About this task =>
Beneath this line are the data; copy exactly the part of them that opens with the line containing "Aula 07: Análise" and closes with the line containing "창세기를 둘로 구분하면, 1~11장의", and only that part.

Source material =>
----
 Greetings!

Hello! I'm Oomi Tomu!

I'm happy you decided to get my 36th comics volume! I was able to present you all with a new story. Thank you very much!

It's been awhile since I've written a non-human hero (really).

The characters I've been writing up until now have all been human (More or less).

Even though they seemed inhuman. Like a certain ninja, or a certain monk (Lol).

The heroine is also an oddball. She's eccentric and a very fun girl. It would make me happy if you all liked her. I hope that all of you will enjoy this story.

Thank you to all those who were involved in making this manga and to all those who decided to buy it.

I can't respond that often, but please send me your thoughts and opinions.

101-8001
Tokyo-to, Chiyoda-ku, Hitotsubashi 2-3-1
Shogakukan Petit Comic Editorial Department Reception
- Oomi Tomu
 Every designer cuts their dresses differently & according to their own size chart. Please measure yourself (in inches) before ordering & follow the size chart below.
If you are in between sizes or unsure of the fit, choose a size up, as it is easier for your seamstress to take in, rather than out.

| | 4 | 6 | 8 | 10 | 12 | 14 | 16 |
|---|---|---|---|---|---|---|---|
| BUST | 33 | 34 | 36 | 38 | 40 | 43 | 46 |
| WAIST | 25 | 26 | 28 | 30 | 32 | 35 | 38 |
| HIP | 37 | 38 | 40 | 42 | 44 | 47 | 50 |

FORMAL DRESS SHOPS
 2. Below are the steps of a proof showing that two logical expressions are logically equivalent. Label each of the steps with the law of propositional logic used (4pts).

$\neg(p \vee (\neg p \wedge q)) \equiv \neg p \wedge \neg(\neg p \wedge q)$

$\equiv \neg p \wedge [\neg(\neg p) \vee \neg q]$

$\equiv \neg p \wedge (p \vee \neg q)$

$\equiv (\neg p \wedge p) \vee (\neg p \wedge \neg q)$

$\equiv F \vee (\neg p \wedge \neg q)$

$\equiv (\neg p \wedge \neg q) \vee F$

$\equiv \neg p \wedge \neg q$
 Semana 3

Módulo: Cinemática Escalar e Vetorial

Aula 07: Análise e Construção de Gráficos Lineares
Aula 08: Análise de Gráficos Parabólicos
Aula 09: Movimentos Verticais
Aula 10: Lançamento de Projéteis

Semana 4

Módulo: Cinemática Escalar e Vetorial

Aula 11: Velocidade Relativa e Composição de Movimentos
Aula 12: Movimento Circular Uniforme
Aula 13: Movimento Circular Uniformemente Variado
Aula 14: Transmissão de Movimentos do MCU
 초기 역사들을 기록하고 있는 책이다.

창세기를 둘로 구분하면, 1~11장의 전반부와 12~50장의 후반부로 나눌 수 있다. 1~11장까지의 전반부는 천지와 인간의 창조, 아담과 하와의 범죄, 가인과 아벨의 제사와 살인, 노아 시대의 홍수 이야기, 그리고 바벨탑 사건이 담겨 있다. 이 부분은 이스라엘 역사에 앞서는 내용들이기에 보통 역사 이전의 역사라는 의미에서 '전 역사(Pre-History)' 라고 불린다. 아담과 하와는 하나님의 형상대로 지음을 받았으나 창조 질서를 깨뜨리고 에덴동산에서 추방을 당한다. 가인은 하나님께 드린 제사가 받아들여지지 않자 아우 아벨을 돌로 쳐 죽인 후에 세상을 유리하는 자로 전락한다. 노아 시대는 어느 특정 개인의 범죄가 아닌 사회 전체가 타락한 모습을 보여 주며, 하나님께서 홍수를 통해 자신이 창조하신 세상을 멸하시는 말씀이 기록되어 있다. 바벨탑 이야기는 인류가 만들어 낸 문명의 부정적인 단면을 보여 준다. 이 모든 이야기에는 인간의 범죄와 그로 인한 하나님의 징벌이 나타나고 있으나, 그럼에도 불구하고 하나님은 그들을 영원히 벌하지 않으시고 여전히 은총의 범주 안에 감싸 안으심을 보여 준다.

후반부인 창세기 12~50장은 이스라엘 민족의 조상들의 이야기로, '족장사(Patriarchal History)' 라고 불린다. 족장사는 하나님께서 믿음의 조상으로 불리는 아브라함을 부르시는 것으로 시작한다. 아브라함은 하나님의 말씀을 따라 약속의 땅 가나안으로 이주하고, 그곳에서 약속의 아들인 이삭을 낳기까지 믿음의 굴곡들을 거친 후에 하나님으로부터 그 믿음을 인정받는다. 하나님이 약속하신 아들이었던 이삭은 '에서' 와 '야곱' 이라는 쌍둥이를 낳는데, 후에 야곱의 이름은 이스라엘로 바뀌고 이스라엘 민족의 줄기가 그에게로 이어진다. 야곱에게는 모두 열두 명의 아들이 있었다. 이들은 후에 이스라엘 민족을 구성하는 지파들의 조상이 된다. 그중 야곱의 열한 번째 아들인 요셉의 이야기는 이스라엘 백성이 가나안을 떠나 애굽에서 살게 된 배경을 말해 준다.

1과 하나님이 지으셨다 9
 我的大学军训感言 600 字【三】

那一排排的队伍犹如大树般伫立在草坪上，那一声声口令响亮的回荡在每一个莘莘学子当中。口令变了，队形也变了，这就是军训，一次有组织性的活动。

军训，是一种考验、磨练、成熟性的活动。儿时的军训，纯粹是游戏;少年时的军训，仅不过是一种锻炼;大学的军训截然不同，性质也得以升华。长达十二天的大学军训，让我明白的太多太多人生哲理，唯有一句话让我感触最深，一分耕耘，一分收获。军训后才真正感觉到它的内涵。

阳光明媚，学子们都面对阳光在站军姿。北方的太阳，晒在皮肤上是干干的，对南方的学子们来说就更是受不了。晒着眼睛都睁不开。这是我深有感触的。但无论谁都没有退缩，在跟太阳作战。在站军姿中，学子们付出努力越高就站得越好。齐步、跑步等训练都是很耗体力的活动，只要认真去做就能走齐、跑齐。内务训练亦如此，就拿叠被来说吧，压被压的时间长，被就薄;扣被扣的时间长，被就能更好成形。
----
The completed task =>
Aula 07: Análise e Construção de Gráficos Lineares
Aula 08: Análise de Gráficos Parabólicos
Aula 09: Movimentos Verticais
Aula 10: Lançamento de Projéteis

Semana 4

Módulo: Cinemática Escalar e Vetorial

Aula 11: Velocidade Relativa e Composição de Movimentos
Aula 12: Movimento Circular Uniforme
Aula 13: Movimento Circular Uniformemente Variado
Aula 14: Transmissão de Movimentos do MCU
 초기 역사들을 기록하고 있는 책이다.

창세기를 둘로 구분하면, 1~11장의 전반부와 12~50장의 후반부로 나눌 수 있다. 1~11장까지의 전반부는 천지와 인간의 창조, 아담과 하와의 범죄, 가인과 아벨의 제사와 살인, 노아 시대의 홍수 이야기, 그리고 바벨탑 사건이 담겨 있다. 이 부분은 이스라엘 역사에 앞서는 내용들이기에 보통 역사 이전의 역사라는 의미에서 '전 역사(Pre-History)' 라고 불린다. 아담과 하와는 하나님의 형상대로 지음을 받았으나 창조 질서를 깨뜨리고 에덴동산에서 추방을 당한다. 가인은 하나님께 드린 제사가 받아들여지지 않자 아우 아벨을 돌로 쳐 죽인 후에 세상을 유리하는 자로 전락한다. 노아 시대는 어느 특정 개인의 범죄가 아닌 사회 전체가 타락한 모습을 보여 주며, 하나님께서 홍수를 통해 자신이 창조하신 세상을 멸하시는 말씀이 기록되어 있다. 바벨탑 이야기는 인류가 만들어 낸 문명의 부정적인 단면을 보여 준다. 이 모든 이야기에는 인간의 범죄와 그로 인한 하나님의 징벌이 나타나고 있으나, 그럼에도 불구하고 하나님은 그들을 영원히 벌하지 않으시고 여전히 은총의 범주 안에 감싸 안으심을 보여 준다.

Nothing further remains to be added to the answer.